A report by the British Business Bank, commissioned by former chancellor Philip Hammond in 2017, shows female entrepreneurs are missing out on billions of pounds of investment every year. In 2017, start-ups comprising of only women received £32m ($42.1m), whereas male-only start-ups received more than £5bn over the same period.
For every £1 of venture capital investment in the UK, all-female founder teams get less than 1p — where all-male founder teams received 89p. Mixed-gender teams miss out too, receiving just 10p.
Although venture capital investment in start-ups with female founders is on the rise, progress is slow. According to the research, it will take until 2045 for all-female teams to reach even 10% of all deals, at current rates.

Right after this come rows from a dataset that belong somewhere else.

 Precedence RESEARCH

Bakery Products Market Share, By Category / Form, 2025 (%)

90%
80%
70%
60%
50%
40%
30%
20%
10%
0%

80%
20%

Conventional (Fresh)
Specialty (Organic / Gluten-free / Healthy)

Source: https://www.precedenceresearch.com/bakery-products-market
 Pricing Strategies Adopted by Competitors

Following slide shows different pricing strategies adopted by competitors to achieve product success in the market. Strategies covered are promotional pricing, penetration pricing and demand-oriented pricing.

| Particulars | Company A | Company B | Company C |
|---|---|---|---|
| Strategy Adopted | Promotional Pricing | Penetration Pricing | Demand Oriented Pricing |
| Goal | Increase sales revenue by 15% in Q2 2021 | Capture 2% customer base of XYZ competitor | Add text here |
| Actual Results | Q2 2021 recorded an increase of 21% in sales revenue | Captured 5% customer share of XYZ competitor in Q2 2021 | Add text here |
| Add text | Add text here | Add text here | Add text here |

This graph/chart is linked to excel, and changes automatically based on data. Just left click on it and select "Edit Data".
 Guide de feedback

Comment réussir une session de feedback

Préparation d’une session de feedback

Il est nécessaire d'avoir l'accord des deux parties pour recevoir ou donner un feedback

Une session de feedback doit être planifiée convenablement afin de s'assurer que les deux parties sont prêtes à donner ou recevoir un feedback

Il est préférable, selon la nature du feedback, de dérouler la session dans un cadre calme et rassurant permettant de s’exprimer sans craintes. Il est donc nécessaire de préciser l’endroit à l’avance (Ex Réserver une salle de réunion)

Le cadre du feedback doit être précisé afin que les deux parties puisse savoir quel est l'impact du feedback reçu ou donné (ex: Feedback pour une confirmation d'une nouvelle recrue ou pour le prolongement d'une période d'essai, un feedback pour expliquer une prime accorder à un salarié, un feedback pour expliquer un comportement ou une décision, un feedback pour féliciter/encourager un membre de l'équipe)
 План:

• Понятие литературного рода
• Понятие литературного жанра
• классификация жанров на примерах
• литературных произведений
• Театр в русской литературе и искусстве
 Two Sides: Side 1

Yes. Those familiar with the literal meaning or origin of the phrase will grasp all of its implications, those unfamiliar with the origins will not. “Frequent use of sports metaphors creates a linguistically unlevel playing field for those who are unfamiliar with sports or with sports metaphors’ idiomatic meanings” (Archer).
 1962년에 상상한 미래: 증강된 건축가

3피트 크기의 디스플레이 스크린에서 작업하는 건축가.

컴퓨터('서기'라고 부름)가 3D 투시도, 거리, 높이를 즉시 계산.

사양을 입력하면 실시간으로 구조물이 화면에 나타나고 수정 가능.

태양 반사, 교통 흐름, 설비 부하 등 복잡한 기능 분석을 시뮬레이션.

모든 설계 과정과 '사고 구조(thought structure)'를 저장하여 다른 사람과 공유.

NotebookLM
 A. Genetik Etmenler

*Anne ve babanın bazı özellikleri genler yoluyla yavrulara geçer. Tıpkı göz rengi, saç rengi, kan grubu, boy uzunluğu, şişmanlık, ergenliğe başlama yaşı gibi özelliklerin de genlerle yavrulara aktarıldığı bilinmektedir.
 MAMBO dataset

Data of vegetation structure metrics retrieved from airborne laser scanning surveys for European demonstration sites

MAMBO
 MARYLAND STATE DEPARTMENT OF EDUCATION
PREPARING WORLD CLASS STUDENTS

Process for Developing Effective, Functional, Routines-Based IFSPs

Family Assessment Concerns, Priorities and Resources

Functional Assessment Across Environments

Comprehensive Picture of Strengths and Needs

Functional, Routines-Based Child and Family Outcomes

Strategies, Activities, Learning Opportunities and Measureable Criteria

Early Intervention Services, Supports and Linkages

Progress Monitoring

The problem is mirrored in the US. Last year, research conducted by the London Business School and Columbia Business School found that female entrepreneurs in the States are 63% less likely than their male counterparts to secure the venture capital (VC) funding they need to get their new business off the ground.
The evidence is clear.
Why are women entrepreneurs missing out on crucial funding?
One of the key reasons is gender bias — both conscious and unconscious — and a lack of female representation among investors.
“If you're starting a company whose products or services cater to women (which is the linchpin of many female-led companies), you have to spend more time thinking about how to convince a potential investor — who is typically an older, white male — that you are solving a real and important problem,” says Georgene Huang, CEO and co-founder of Fairygodboss, a platform aimed at supporting women in the workplace.
“For example, if you were starting a makeup company, while men understand what makeup is and that many women wear it, it’s not solving a problem that they have experienced first hand. Therefore, the whole premise of your business is foreign to them.
“With Fairygodboss, my co-founder and I had to learn how to pitch to male investors and make them not only understand what we are doing with the platform, but make them understand why it’s so important.”
According to the British Business Bank research, networking has a strong impact on subsequent venture capital investments. Start-up founders who are recommended to a VC firm by someone in the VC’s network, known as a “warm” introduction, are 13 times more likely to get funded than founders who apply without a recommendation.
Significantly, all-female teams are less likely to get a warm introduction to a VC firm — although when they do, they progress proportionately.
Another issue is the low number of women in sectors focused on by venture capital firms, including software, artificial intelligence, and medical tech — which partly explains their low representation in VC deals.
The gap in funding is particularly difficult to justify in light of the multiple studies that show women entrepreneurs are more than capable of launching businesses successfully. In both 2012 and 2019, research by the Harvard Business Review found women score higher than men on most leadership skills. Not only did they excel in taking initiative, acting with resilience, practicing self-development, and pushing forward for results, they also displayed high levels of integrity and honesty.
These qualities pay off when it comes to the bottom line. The social enterprise firm Womenable found that, when studying the growth trends of companies over eight years, the organisations owned by women generated higher revenues than those owned by men.
“In addition, there aren't many women working in venture capital firms and using the recent lack of diversity in the Oscar nominations as a prime example, having diversity on both ends of the table is pivotal for success,” Huang says.
“So even if you aren't starting a company whose products or services cater to women, there are still biases at play that could negatively impact you and it's up to VC firms to make more of an effort to diversify.”